Messerangriffe in Israel: Gewalt wird zum Dauerproblem
Bei Angriffen mit Messern gibt es in Israel weitere Tote. Sie können jederzeit stattfinden. Ein Wundermittel dagegen gibt es nicht.
Paradoxerweise handelt es sich bei dem Opfer der Scherenattacke um einen Palästinenser aus Bethlehem, während ein israelischer Sicherheitsmann offenbar infolge eines Querschlägers Verletzungen an der Hand davontrug.
Der Überfall war der erste Anschlag in Jerusalem seit zwei Wochen. Die meisten Angriffe ereignen sich im südlichen Westjordanland. Israels Sicherheitsapparat verhängte ein Einreiseverbot. Die rund 2.000 Palästinenser, die im Siedlungsblock Gusch Etzion zwischen Bethlehem und Hebron ihren Lebensunterhalt verdienen, können derzeit ihre Arbeitsplätze nicht erreichen.
Unter Berufung auf Augenzeugen berichtete die palästinensische Nachrichtenagentur Maan von „fliegenden Straßenkontrollpunkten“. Laut Nachrichtenportal Ynet ist offenbar auch die Errichtung weiterer permanenter Trennanlagen in der Diskussion. US-Außenminister John Kerry wird am Dienstag zu erneuten Vermittlungsgesprächen in Jerusalem erwartet.
Die Vorstellung, dass die aktuelle Gewaltwelle in absehbarer Zukunft wieder abebben wird, ist vorbei. Das Hauptproblem bei den Messerattacken, so erklärt der Terrorexperte Shaul Shay vom Interdisziplinären Zentrum für Politik und Strategie in Herzlia, ist, dass sie „jederzeit, überall und durch jeden verübt werden können“.
Das Täterprofil umfasst Männer und Frauen, Palästinenser aus dem Westjordanland und arabische Israelis. Die Altersspanne reicht von 11 bis 40 Jahren. Eine neue Dimension ist der Einsatz von Schusswaffen.
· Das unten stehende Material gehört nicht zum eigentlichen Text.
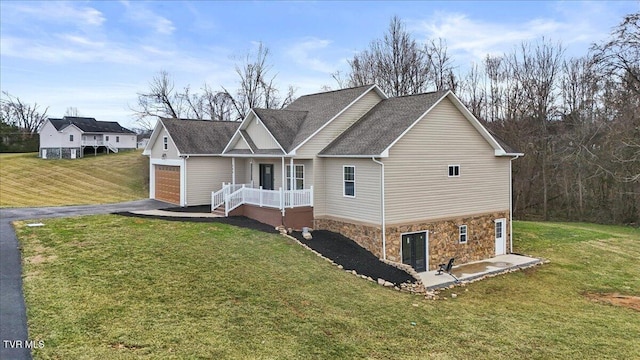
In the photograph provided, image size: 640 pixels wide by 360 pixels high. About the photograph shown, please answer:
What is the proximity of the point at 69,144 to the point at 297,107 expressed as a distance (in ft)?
130

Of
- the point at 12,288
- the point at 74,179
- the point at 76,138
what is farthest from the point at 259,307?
the point at 76,138

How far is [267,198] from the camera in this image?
1928cm

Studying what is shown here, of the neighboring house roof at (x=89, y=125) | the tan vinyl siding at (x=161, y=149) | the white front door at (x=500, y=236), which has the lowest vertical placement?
the white front door at (x=500, y=236)

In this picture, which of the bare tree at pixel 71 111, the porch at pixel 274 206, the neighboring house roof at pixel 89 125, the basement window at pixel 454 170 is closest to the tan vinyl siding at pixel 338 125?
the porch at pixel 274 206

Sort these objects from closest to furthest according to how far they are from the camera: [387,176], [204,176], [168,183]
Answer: [387,176], [204,176], [168,183]

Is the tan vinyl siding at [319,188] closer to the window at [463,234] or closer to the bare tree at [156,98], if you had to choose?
the window at [463,234]

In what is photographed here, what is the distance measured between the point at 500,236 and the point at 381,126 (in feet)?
27.5

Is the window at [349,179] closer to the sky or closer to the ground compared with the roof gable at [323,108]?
closer to the ground

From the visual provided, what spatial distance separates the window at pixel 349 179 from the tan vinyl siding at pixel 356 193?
144 millimetres

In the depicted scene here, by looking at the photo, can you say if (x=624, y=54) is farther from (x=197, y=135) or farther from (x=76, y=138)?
(x=76, y=138)

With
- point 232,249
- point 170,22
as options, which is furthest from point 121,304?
point 170,22

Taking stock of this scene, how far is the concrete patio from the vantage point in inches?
632

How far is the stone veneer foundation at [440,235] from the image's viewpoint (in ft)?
55.6

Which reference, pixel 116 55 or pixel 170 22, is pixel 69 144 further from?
pixel 170 22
Ein „Wundermittel“, so meint Shay, „gibt es weder für die eine noch die andere Art der Angriffe.“
„Schon schlimmere Zeiten erlebt“
Wichtig sei, dass die Öffentlichkeit wachsam bliebe, außerdem seien ein umfangreiches Sicherheitsaufgebot und Abschreckungsmaßnahmen nötig. „Die Terroristen müssen wissen, dass ihre Chancen, lebend davonzukommen, minimal sind, und dass die Familien ihre Häuser verlieren.“ Teil der israelischen Anti-Terror-Maßnahmen ist die Zerstörung der Häuser, in denen die Attentäter leben. Israel habe „schon schlimmere Zeiten erlebt“, sagt der Terrorexperte und rät dazu, die Proportionen nicht aus den Augen zu verlieren.
22 Tote forderte die Gewalt bisher auf israelischer Seite, 97 Palästinenser starben, und rund 1.200 sind in den vergangenen Wochen verhaftet worden. In den palästinensischen Medien ist von „Hinrichtungen“ die Rede, wenn bei einer Messerattacke der Angreifer „neutralisiert“ wird, so der israelische Wortlaut, der in der Regel die Tötung des Angreifers meint. Ausgelöst wurden die neuen Eskalationen durch das Gerücht, Israel wolle den Status quo auf dem Tempelberg abschaffen und an der Stelle der islamischen Heiligtümer einen jüdischen Tempel errichten.
„Die Situation ist nicht einfach“, sagt Saki Jahab, Rettungssanitäter des Roten Davidsterns. „Man fragt sich immer, ob man richtig gehandelt hat, vor allem, wenn ein Verletzter stirbt.“ Mehrmals pro Woche wird der 47-Jährige zum Einsatz gerufen. Er behandelte die 21-jährige israelische Tramperin, die am Sonntag im Gusch Etzion mit einem Messer überfallen wurde und kurze Zeit später ihren Wunden an Kopf und Oberkörper erlag.